Three Parent Babies: The Quest for a Healthier Population

by: Miranda Hurtado

While rare, mitochondrial diseases can often be deadly for those who inherit them. Recent research has focused on finding ways to cure these diseases or to eliminate them altogether. One noteworthy milestone in this research is the birth of the world’s first “three parent baby” using MRT, mitochondrial replacement therapy.

This “three parent baby” contains DNA from three individuals. The father’s sperm remains intact during this process while the nucleus from the mother’s egg cell is extracted and inserted into a donor egg cell. This technique effectively replaces the mother’s mitochondrial DNA with the donor’s mitochondrial DNA. While the baby technically has DNA from three people, the baby’s physical features and traits are determined by nucleic DNA. The donor’s mitochondrial DNA contributes very little to the baby’s appearance or characteristics, other than the absence of a potential mitochondrial disease. Hence, there would be virtually no changes in the appearance of the baby due to this procedure. For women with a history of mitochondrial disease and a desire to become a mother, this procedure could prevent the development of the deadly illnesses in their children.

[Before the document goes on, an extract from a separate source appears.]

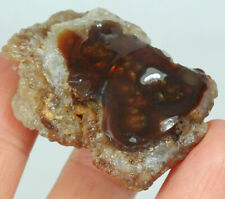 145.9Ct Natural Mexican Multi-Colored Fire Agate Facet Rough YFM2023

Although the birth of this child is certainly groundbreaking, MRT has not been studied extensively enough to be adopted and practiced regularly. It remains illegal to perform this procedure in many countries, including the United States, and only has recently become legal in the United Kingdom. Research on the mitochondrial genome is required to understand the potential risks involved in conducting MRT. Some of that research has taken place at UC San Francisco by Patrick O’Farrell, PhD.

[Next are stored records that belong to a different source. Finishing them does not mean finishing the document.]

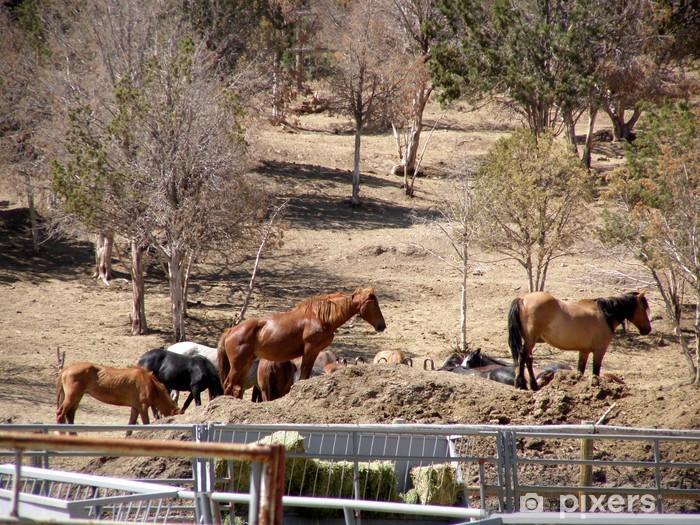 Fototapeta winylowa Mustangi na BLM holdingowej centrum, utah - Wolność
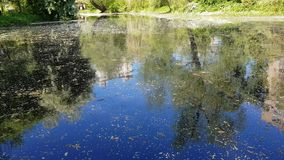 City pond with duckweed. Abandoned wild pond with mud in the middle of the city park stock video footage
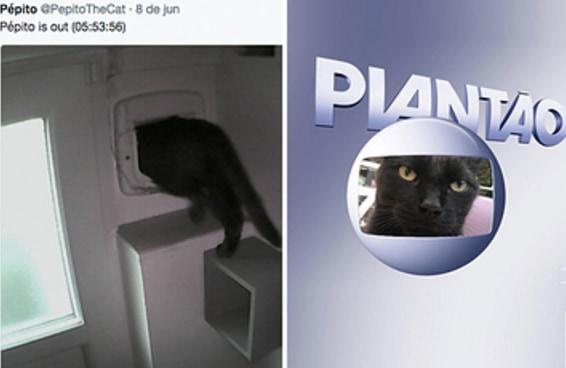O sumiço do gato Pépito mobilizou muita gente no Twitter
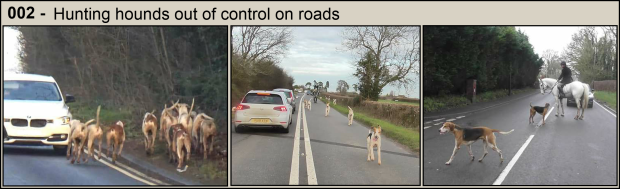 Hounds on roads - Part 2
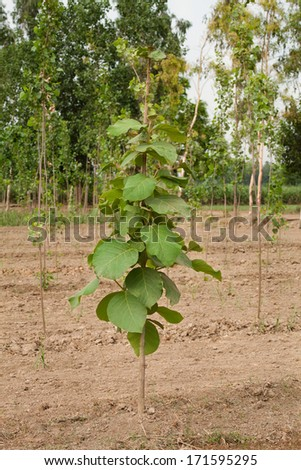 Plantation of Teak trees in an agricultural forest in bright afternoon sunlight.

Dr. O’Farrell is a professor at the department of Biochemistry and Biophysics at the University of California, San Francisco whose research lab focuses on the cell cycle and mitochondrial genome. In his lab’s latest publication in the June 2016 issue of Nature Genetics, titled “Selfish drive can trump function when animal mitochondrial genomes compete”, they found that closely related mitochondrial genomes have a better chance of being transmitted from mother to child. When mitochondrial genomes were not closely related, the introduced genome was not favored for transmission regardless if the other genome had a harmful mutation. O’Farrell refers to this mechanism as “selfish selection”.

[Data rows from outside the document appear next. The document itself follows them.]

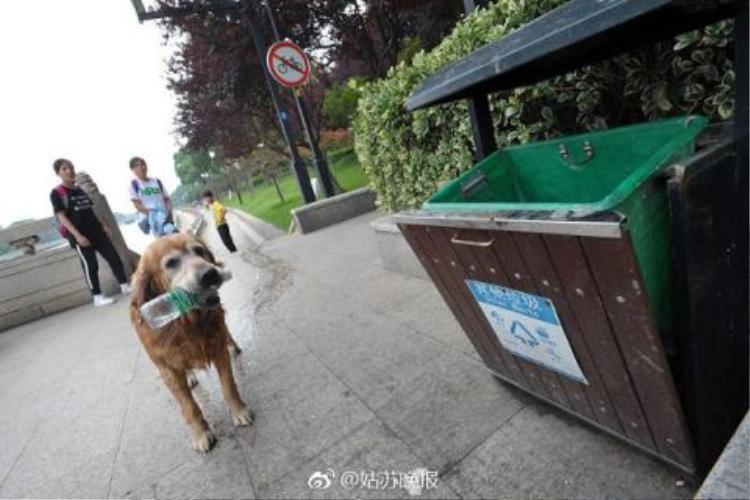 Sau khi bơi ra sông nhặt rác, chú chó chạy đến cho vào đúng nơi.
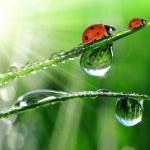 Dew and ladybugs — Stock Photo #16311527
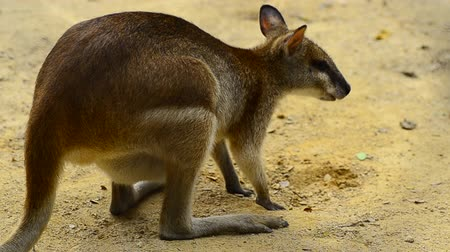 wallaby : Agile Wallaby kanggaroo (Macropus Agilis) also known as the Sandy Wallaby can be found in Northern Australia and New Guinea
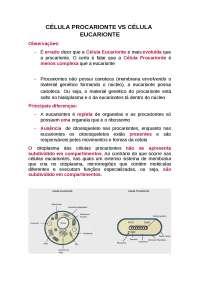 Célula Procarionte e Eucarionte  - Principais Diferenças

These findings were discovered through a series of experiments involving mainly Drosophila melanogaster, otherwise known as the common fruit fly. In order to study the effects of competing mitochondrial genomes, flies containing a genome with a “temperature sensitive lethal mutation” were paired with related genomes and unrelated genomes. The related genomes share more DNA in common with the original genome than unrelated genomes do. Due to the mutation’s unique reaction to differing temperatures, fruit flies were observed while the temperature was varied and the mutation alternated between active and inactive. For the fruit flies that had a closely related genome inserted alongside the genome with the mutation, the genome with no mutation was successfully transmitted to future generations. Although the fruit flies with the unrelated genome were able to reproduce, it was observed that this particular lineage did not last beyond a few generations due to the lethal mutation being passed down. Interestingly enough, it was also noted that the changes in the temperature, particularly when the temperature was optimal for the mutation, did not affect the fruit fly’s ability to reproduce – it only affected the number of generations the flies were able to produce. Due to these observations, O’Farrell and his lab were able to conclude that selfish selection indeed occurs when mitochondrial genomes compete.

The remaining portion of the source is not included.